Barbera: Unlike Barolo and Barbaresco, which are Piedmont wines named for the place they came from, Barbera is the name of a grape. This grape is widely planted in the north of Italy and possibly reaches its greatest expression in Piedmont. Particularly the Barbera d'Alba and Barbera d'Asti are famous versions which can be sublime. The wines tend to be fruitier, riper and less tannic than Nebbiolo but still with a meaty complexity to the flavors. Young they taste more generous and fleshy. They are excellent food wines. Made from similar vineyards, there are many similarities to Barolo although these tend to lack some of the depth and longevity of the best Barolo. For this reason they tend to be much less expensive and are an excellent option as a "poor man's Barolo". For example, Bruno Giacosa, one of the best producers in Piedmont and the world, produces a single-vineyard Barbera from the Falletto vineyards which typically runs around $30-40. However, his Barolo, from the same vineyard, can fetch several hundreds of dollars!
Dolcetto: Again, Dolcetto is the name of a grape. It is also widely planted in Piedmont and makes wines that are even more fruity and lighter than Barbera. They can be great, simple and refreshing food wines and tend to be quite inexpensive. If I had to compare it to something better know, they can be similar to Beaujolais from France, with similar juicy, ripe fruit but with an Italian touch. They are best drunk young and make good everyday drinking wines.
Moscato d'Asti: Moscato is a white grape, the same grape as Muscat in France, which is vinified in many ways in different regions. However, it has an affinity for making sweet or slightly sweet wines. The Moscato d'Asti, made near Asti in Piedmont, is a famous example and is both slightly sweet and has a slight sparkle to it as well. Most are frizzante with just a slight sparkle while a few are spumante with bubbles approaching the level of Champagne and other sparkling wines. These are all relatively inexpensive. While poor examples can be cloying, simplistic and boring, the best have a great energy and fresh fruitiness which is fun and refreshing. If you are a guy trying to seduce a lady, I haven't met a woman who doesn't go gaga over these slightly sweet, slightly sparkling wines!
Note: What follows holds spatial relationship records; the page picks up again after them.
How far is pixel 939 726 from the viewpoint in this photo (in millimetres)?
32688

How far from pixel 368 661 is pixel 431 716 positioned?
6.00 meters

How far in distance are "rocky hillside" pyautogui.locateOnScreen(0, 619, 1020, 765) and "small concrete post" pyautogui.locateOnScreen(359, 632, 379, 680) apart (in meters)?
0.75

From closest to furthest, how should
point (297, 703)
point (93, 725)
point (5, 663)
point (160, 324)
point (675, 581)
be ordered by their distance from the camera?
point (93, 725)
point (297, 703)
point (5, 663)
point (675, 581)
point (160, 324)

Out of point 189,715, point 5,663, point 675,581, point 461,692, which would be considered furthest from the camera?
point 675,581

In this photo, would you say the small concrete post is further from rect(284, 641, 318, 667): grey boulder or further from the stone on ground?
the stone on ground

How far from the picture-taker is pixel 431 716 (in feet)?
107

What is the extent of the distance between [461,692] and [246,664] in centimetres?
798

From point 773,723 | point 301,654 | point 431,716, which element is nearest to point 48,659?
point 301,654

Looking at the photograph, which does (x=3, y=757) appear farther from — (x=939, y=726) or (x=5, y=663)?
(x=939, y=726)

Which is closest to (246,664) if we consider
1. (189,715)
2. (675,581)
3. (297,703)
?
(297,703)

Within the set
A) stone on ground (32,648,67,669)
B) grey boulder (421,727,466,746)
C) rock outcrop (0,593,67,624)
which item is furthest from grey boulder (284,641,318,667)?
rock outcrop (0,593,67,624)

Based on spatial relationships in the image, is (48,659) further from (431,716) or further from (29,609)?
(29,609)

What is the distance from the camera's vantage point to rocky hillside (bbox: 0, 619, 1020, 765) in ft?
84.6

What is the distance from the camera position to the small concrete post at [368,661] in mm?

Arneis: Arneis is another white grape grown in Piedmont. The wines are dry and vibrant with minerality and rich fruit flavors.
Other Piedmont Wines and Regions: There are several other wines and sub-regions in Piedmont, to many to cover them all here. Some, like Gattinara and Ghemme, make wines largely from Nebbiolo, sometimes blended with some other grapes. They can have characteristics similar to Barolo and Barbaresco. Some wines are simply labelled as the grape, such as Nebbiolo d'Alba, often produced as a second wine or more inexpensive wine alongside their Barolo. The Cortese grape in Gavi produces another dry, vibrant white wine.